Авторы 1860‐х годов не всегда помнили происхождение этого второго значения: так, Шарль Дюме в брошюре «Долой коленкоров!» (1861) выступает против феминизированных приказчиков, которые называются calicots и выполняют женскую работу, тогда как следовало бы вернуть в торговлю девушек, а «коленкоров» отправить заниматься военным делом и сельским хозяйством. Для Дюме calicot – название случайное; по его мнению, приказчики могли бы с тем же успехом называться boutons, galons, rubans (пуговицы, галуны, ленты); о пьесе Скриба и Дюпена Дюме не помнит, как и возразивший ему в том же 1861 году Эдмон Кангам, в брошюре «По поводу коленкоров!» вставший на защиту приказчиков. Напротив, Поль Авенель в романе 1866 года «Коленкоры» о происхождении термина прекрасно помнит и излагает всю историю с «Битвой гор» и «битвой коленкоров». Как бы там ни было, история с коленкорами, начавшаяся в 1817 году одним водевилем-обозрением и упомянутая в другом («Живом календаре»), надолго сохранилась в памяти французов – но Гюго и о ней не говорит ни слова.

Август, месяц жатвы, представлен в «Живом календаре» землепашцем, бывшим солдатом[205].

Сентябрь появляется с табличкой, на которой написано: «Труды сентября. Прирост: „Нормандские письма“. Итого: ноль» [Théaulon 1818: 36]. Это один из редких случаев, когда авторы водевиля упоминают, хотя и по-водевильному ёрнически, событие, фигурирующее в «Хронологии», т. е. в той или иной степени принадлежащее к «большой истории». «Нормандские письма, или Малая моральная, политическая и литературная картина» – сатирическая либеральная газета, выпуск которой начал 18 сентября журналист и литератор Леон Тьессе (1793–1854).

Гюго «Нормандские письма» опять-таки не упоминает, хотя газета была на протяжении трех лет (1817–1820) активной участницей литературно-публицистической жизни.

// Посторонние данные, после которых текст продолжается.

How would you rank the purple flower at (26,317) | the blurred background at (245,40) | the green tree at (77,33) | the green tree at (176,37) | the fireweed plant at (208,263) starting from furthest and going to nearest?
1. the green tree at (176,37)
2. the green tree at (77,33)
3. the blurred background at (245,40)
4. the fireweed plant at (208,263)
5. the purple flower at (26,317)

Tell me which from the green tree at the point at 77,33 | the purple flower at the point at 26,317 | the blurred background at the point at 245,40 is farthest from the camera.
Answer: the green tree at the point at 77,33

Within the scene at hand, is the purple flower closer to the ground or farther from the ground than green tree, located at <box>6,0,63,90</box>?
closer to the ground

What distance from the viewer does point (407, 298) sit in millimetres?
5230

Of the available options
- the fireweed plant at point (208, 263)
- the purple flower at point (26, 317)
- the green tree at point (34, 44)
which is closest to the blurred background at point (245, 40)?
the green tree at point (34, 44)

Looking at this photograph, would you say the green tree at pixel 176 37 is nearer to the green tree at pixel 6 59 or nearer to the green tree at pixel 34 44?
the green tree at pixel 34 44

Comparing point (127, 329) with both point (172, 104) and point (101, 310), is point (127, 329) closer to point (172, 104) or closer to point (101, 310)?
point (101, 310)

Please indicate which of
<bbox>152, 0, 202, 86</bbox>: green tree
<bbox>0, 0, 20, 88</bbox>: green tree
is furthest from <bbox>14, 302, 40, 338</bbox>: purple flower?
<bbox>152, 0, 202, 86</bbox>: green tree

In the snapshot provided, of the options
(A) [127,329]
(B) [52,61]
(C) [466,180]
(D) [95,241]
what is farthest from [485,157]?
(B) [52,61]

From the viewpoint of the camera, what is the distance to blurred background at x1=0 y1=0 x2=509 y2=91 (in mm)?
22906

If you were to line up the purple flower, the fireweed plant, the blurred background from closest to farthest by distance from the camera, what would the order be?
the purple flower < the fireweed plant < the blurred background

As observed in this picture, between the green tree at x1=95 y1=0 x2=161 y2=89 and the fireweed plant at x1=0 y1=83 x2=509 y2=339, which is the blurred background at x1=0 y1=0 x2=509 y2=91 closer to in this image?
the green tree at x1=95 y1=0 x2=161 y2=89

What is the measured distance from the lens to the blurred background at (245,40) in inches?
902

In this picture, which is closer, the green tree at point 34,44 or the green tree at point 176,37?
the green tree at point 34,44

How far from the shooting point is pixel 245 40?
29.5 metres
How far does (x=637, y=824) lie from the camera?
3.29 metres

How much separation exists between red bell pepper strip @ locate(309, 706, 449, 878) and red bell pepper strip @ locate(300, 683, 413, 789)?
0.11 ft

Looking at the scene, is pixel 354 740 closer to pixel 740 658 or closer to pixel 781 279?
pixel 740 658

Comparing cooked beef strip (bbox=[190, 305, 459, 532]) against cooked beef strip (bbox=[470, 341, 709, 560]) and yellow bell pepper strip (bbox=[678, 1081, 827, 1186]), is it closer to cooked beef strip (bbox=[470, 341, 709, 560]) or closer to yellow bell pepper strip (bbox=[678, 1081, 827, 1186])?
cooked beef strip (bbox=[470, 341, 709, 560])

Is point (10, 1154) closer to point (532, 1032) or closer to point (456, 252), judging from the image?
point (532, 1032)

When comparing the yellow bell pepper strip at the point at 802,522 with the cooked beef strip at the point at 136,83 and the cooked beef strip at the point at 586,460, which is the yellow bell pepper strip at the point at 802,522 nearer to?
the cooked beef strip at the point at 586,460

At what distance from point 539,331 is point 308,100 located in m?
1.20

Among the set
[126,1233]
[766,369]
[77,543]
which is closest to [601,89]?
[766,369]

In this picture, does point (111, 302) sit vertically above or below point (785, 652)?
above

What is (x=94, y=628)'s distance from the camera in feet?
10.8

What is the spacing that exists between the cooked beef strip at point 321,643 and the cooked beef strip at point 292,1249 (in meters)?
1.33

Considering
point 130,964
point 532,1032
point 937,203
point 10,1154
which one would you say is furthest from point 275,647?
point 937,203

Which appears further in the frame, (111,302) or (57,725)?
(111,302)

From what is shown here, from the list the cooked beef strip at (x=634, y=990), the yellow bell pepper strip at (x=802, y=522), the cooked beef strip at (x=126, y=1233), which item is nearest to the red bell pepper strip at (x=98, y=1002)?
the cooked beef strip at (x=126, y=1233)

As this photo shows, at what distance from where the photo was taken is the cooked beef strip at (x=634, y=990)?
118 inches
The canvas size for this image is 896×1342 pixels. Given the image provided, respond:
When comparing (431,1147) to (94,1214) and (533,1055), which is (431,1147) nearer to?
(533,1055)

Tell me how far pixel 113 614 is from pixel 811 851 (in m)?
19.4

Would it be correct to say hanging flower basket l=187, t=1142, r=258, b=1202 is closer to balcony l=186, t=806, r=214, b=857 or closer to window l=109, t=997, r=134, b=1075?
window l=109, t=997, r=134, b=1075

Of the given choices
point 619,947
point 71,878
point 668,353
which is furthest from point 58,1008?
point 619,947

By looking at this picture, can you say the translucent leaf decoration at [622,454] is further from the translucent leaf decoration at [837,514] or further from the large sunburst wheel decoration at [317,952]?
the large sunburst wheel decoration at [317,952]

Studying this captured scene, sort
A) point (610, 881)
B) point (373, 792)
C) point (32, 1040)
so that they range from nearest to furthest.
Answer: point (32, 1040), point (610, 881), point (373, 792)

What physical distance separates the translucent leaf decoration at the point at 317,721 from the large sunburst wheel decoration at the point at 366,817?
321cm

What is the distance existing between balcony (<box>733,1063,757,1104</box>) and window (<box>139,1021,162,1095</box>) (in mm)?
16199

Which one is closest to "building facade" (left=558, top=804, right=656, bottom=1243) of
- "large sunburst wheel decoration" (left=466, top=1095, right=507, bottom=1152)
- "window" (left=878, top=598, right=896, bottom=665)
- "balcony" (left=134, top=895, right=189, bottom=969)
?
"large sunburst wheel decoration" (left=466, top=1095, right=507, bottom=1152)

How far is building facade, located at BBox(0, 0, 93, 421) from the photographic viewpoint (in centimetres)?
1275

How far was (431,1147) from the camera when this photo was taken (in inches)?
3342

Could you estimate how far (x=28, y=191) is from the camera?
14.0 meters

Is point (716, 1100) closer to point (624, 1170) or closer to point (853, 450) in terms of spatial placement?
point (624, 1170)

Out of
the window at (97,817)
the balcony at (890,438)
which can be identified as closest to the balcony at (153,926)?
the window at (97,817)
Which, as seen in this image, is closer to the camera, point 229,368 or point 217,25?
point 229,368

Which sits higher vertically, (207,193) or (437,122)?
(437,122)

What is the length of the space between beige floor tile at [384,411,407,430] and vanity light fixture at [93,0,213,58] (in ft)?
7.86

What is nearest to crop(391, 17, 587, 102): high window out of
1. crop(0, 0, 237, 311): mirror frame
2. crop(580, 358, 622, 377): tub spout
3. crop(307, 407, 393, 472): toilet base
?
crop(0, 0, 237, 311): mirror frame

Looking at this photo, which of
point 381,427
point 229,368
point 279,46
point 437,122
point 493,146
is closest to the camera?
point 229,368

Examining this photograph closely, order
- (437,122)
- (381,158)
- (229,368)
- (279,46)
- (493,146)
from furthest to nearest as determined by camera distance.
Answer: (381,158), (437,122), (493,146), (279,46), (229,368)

Октябрь, ноябрь и декабрь предъявляют Году 1817‐му разные новые спектакли в парижских театрах и Олимпийском цирке братьев Франкони (опускаю их перечисление, поскольку все они поставлены по пьесам третьего и четвертого ряда, хотя одна из них, «Переход через Красное море, акватическая пьеса», сыгранная впервые 15 ноября в театре «Гэте», считается возможным источником «Моисея» Россини [Sala 2011]).

Кончается же спектакль, как я уже сказала, тем, что венок из иммортелей вручается Апрелю за выставку картин, а уходящий год получает визитную карточку от года наступающего, который уже вот-вот явится.

Таким образом, в «Живом календаре» упомянуты, наряду с событиями и спектаклями незначительными и принадлежащими исключительно своему времени, несколько таких событий, отзвуки которых сохранились во французской жизни и литературе довольно долго. Конечно, камера хранения для тростей и новое значение слова calicot – события не вселенского масштаба, однако это те самые мелкие факты повседневной жизни, на изображение которых претендовал в своей главе «1817 год» Виктор Гюго. Главу эту он кончает декларацией, которую я уже цитировала в начале статьи, но для ясности повторю здесь еще раз:

Вот что всплывает на поверхности 1817 года, ныне забытого. История пренебрегает почти всеми этими живописными подробностями, иначе поступить она не может: они затопили бы ее бесконечным своим потоком. А между тем эти подробности, несправедливо называемые мелкими, полезны, ибо для человечества нет мелких фактов, как для растительного мира нет мелких листьев.